*** Begin section ***

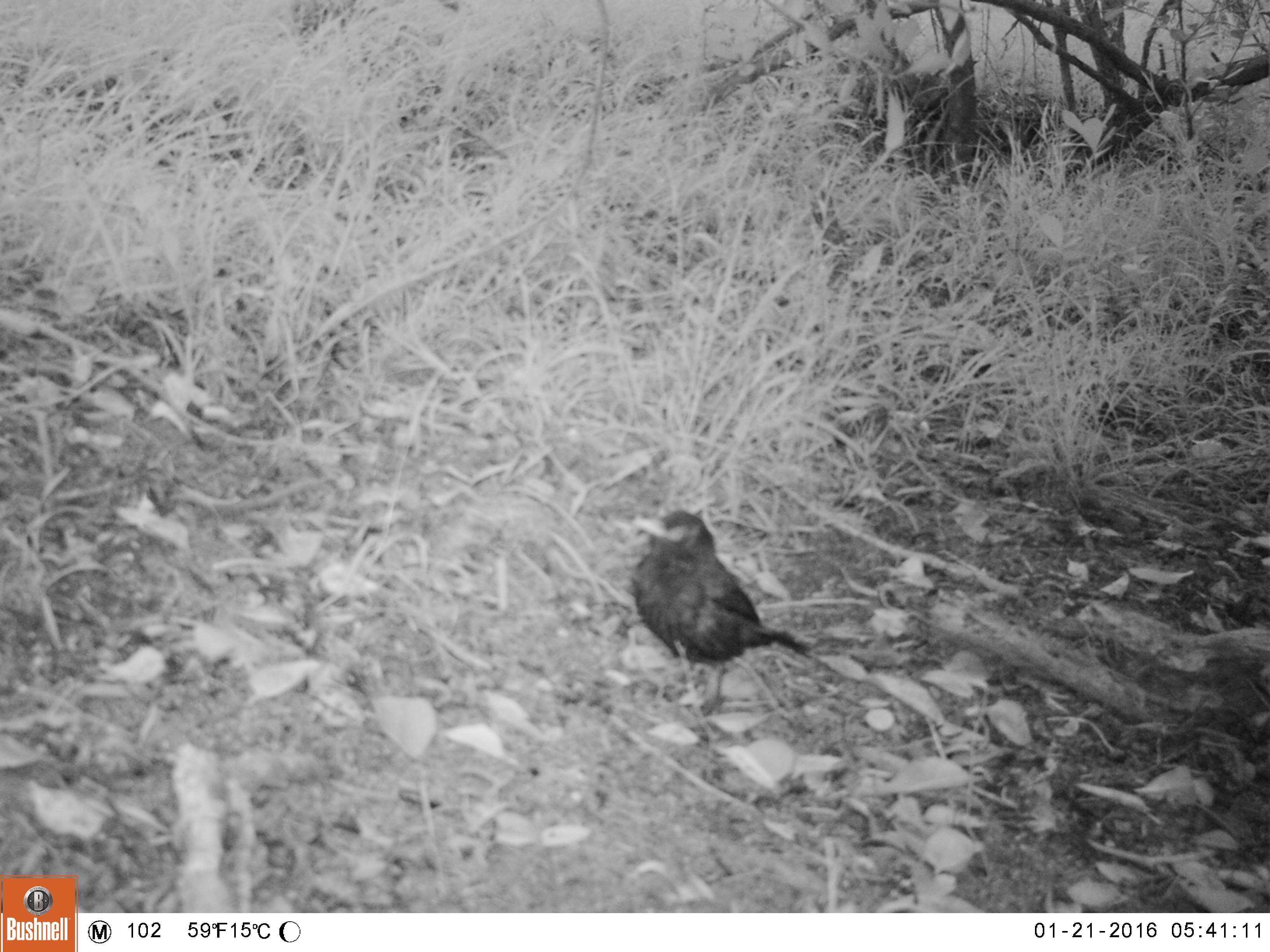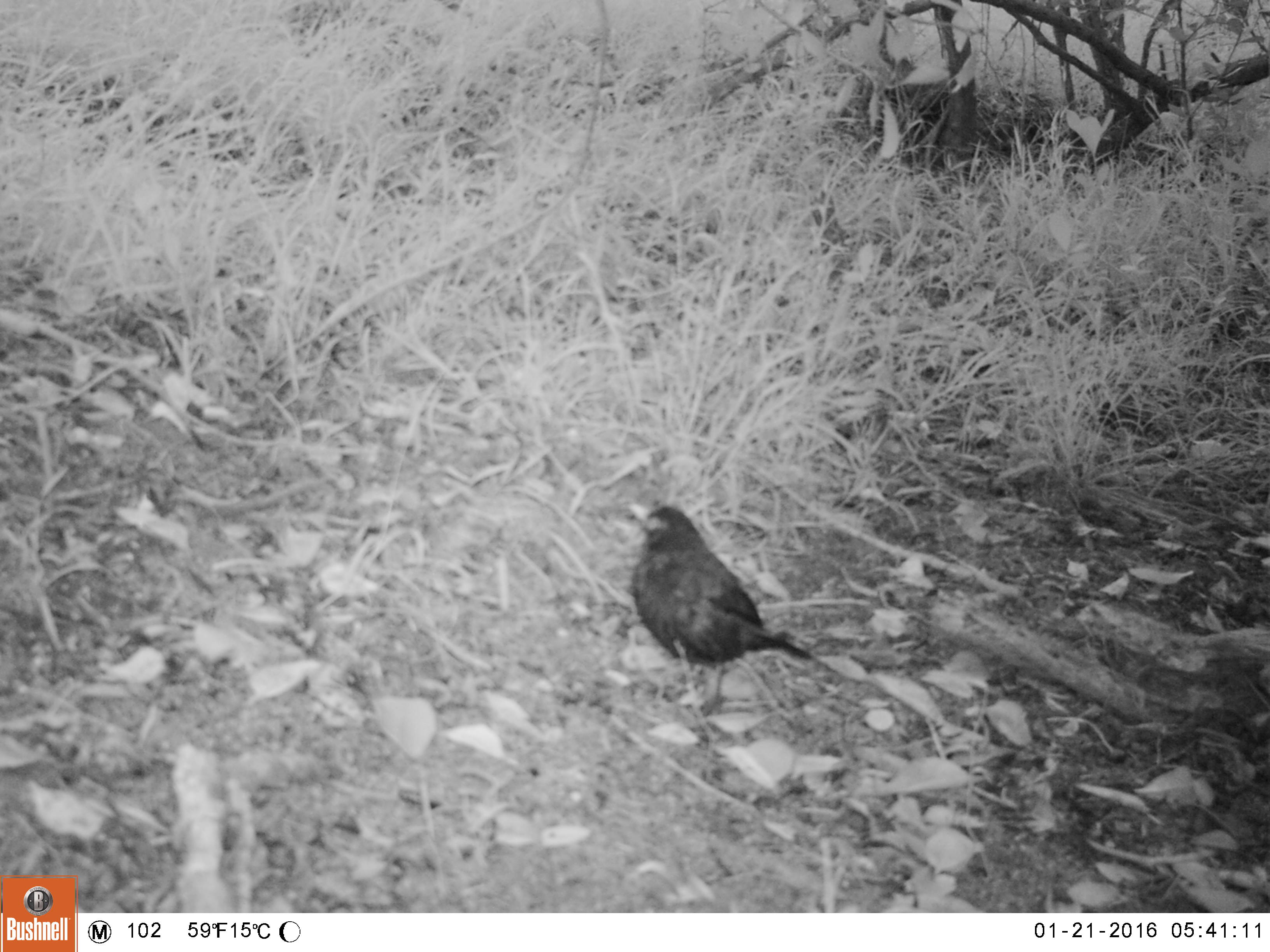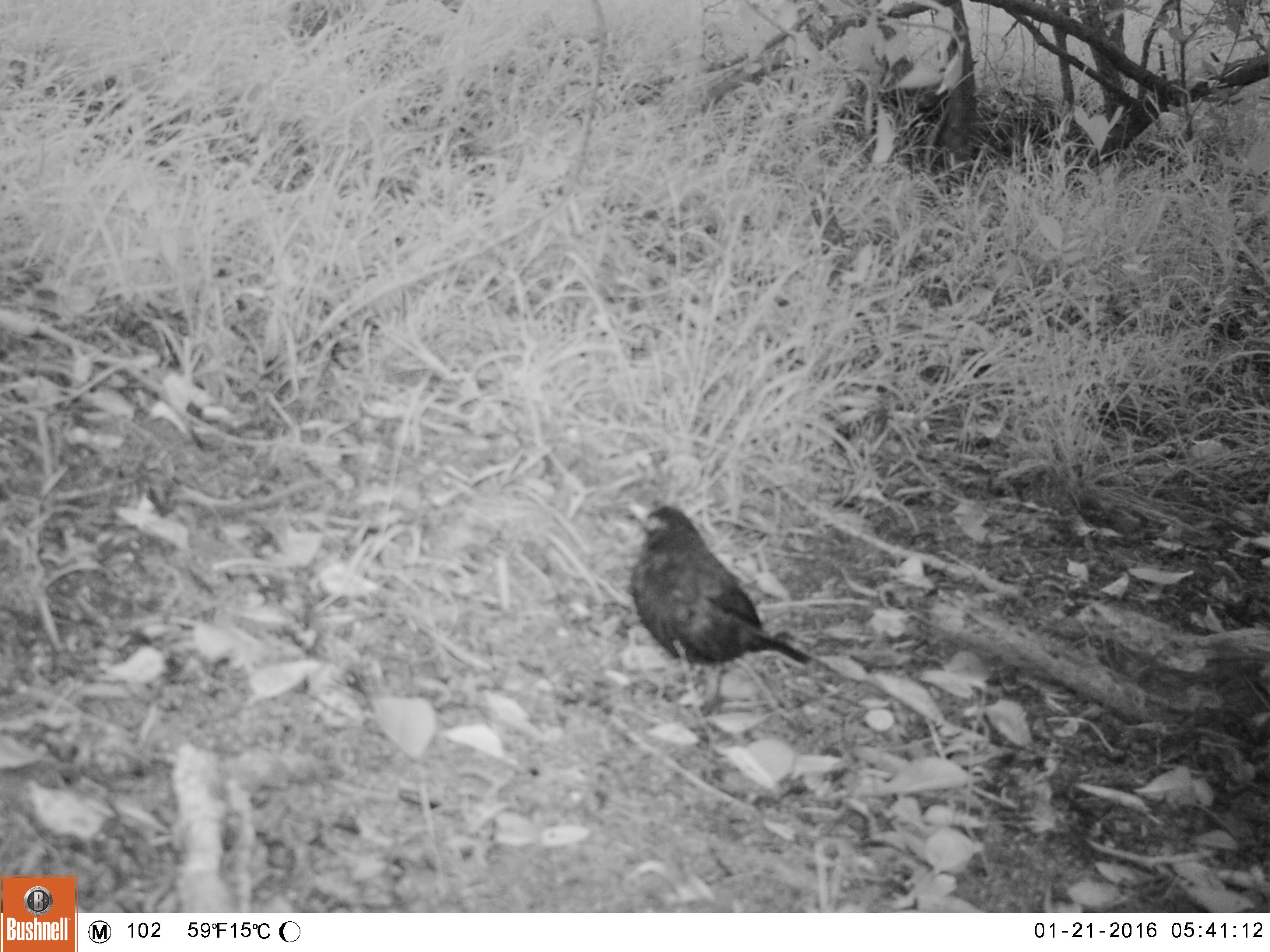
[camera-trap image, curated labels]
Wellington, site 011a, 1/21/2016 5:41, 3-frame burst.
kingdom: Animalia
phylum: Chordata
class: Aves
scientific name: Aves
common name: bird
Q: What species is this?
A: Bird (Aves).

*** End section ***
*** Begin section ***

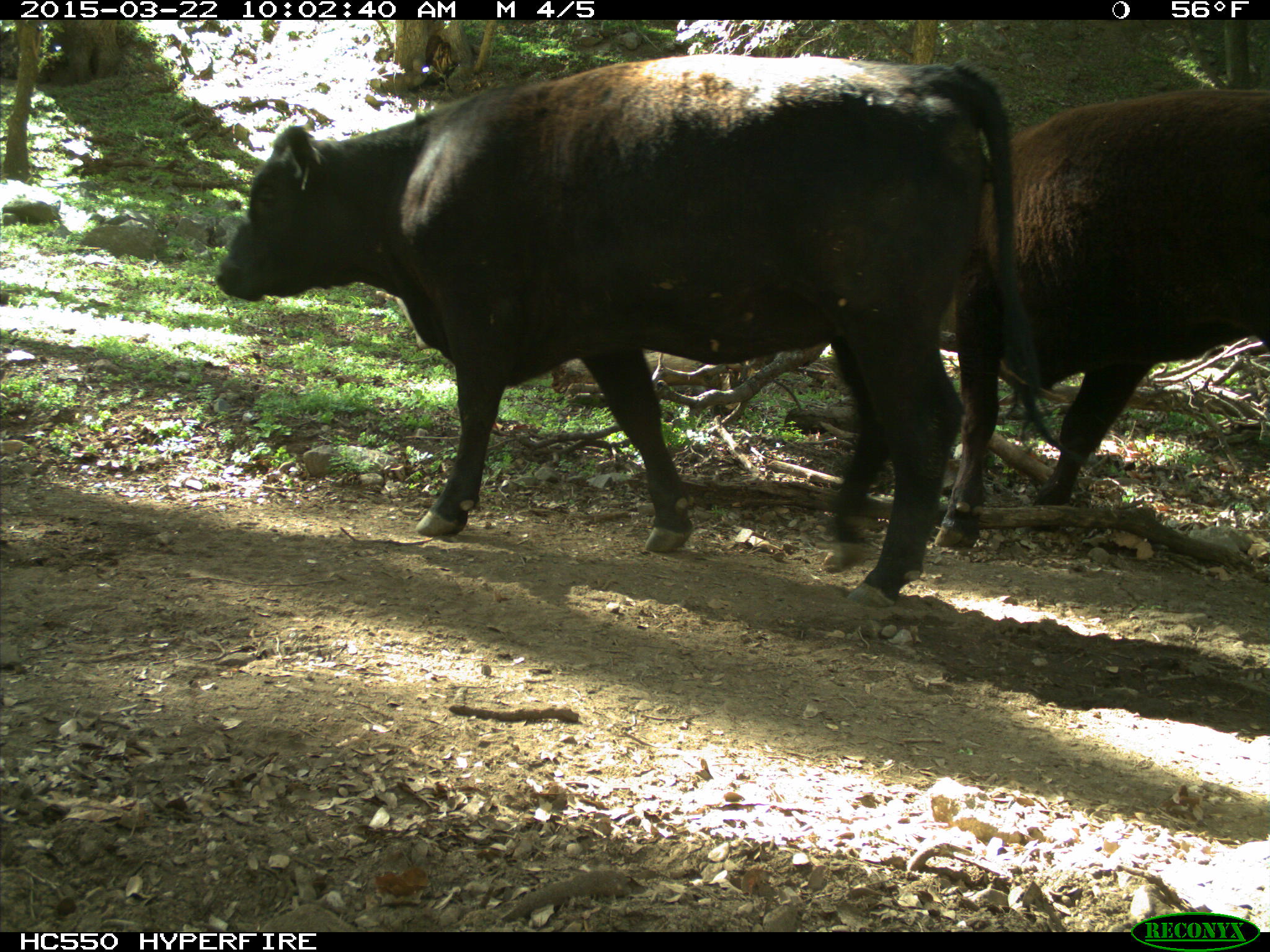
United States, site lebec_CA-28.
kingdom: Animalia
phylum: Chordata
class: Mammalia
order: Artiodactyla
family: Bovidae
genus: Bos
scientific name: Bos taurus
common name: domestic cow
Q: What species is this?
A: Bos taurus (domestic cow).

*** End section ***

# [Try it]
In your answer, include only the lines above starting at the line that holds "[camera-trap image, curated labels]" and ending at the line that holds "A: Bird (Aves).", copied exactly.

# [Output for this task]
[camera-trap image, curated labels]
Wellington, site 011a, 1/21/2016 5:41, 3-frame burst.
kingdom: Animalia
phylum: Chordata
class: Aves
scientific name: Aves
common name: bird
Q: What species is this?
A: Bird (Aves).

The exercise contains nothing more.